At the completion of four days of detailed legal argument yesterday, 11 Supreme Court justices reserved their ruling until the new year.
The Supreme Court's president Lord Neuberger said: "It bears repeating we are not being asked to overturn the result of the EU referendum.
"The ultimate question in this case concerns the process by which that result can lawfully be brought into effect.
"As we have heard, that question raises important constitutional issues and we will now take time to ensure the many arguments presented to us orally and in writing are given full and proper consideration."
Lord Neuberger added: "Having said that, we appreciate that this case should be resolved as quickly as possible, and we will do our best to achieve that."
The proceedings began on Monday amid a blaze of publicity around the world.
The hearing followed a High Court ruling against the Government in November.
Three judges ruled that Prime Minister Theresa May lacked legal power to use the royal prerogative to trigger Article 50 of the Lisbon Treaty to start the two-year process of withdrawing from the European Union.
Opponents say that an Act of Parliament is needed. But yesterday's proceedings were rounded off with a final claim by James Eadie QC, for the Government, that the use of the royal prerogative was lawful.
He said the Government was asserting that the prerogative provided "a specific power to notify Article 50 and so start the process of withdrawal notwithstanding that will result in changes to domestic law".
Gina Miller, the lead claimant in the successful High Court action before the Lord Chief Justice Lord Thomas, said after the Supreme Court hearing: "The tone of this week's proceedings from everyone involved and many parts of the media showed respect, civility and professionalism and I very much hope that this will continue throughout the process of the UK's withdrawal from the EU."
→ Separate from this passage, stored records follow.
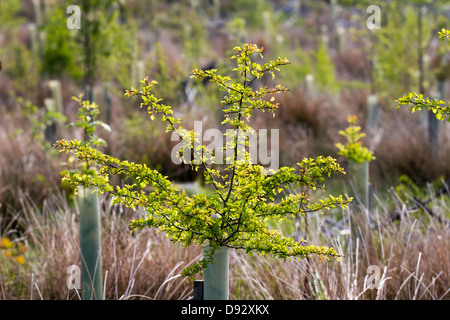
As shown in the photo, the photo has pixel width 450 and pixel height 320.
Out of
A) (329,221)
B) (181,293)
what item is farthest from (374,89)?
(181,293)

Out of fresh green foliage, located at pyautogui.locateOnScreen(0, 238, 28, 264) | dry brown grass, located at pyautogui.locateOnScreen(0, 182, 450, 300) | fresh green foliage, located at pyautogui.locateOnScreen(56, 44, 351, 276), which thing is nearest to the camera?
fresh green foliage, located at pyautogui.locateOnScreen(0, 238, 28, 264)

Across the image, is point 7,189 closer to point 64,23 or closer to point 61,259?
point 61,259

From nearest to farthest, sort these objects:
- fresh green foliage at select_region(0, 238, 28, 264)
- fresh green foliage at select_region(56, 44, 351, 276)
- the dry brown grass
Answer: fresh green foliage at select_region(0, 238, 28, 264), fresh green foliage at select_region(56, 44, 351, 276), the dry brown grass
Ms Miller, an investment fund manager and philanthropist who had endured death threats during the High Court hearing, added: "As my counsel Lord Pannick said, the constitutional elephant in the room remains - to give notice under Article 50 using the prerogative is an affront to parliamentary sovereignty."
Mr Eadie told the court the EU Referendum Act 2015 had set up the June vote.
The use of the prerogative was "consistent with the legislative scheme" to give effect to the outcome of the vote to leave the EU.
Mr Eadie acknowledged that if primary legislation were required to trigger Brexit, it would have to be by way of an Act of Parliament.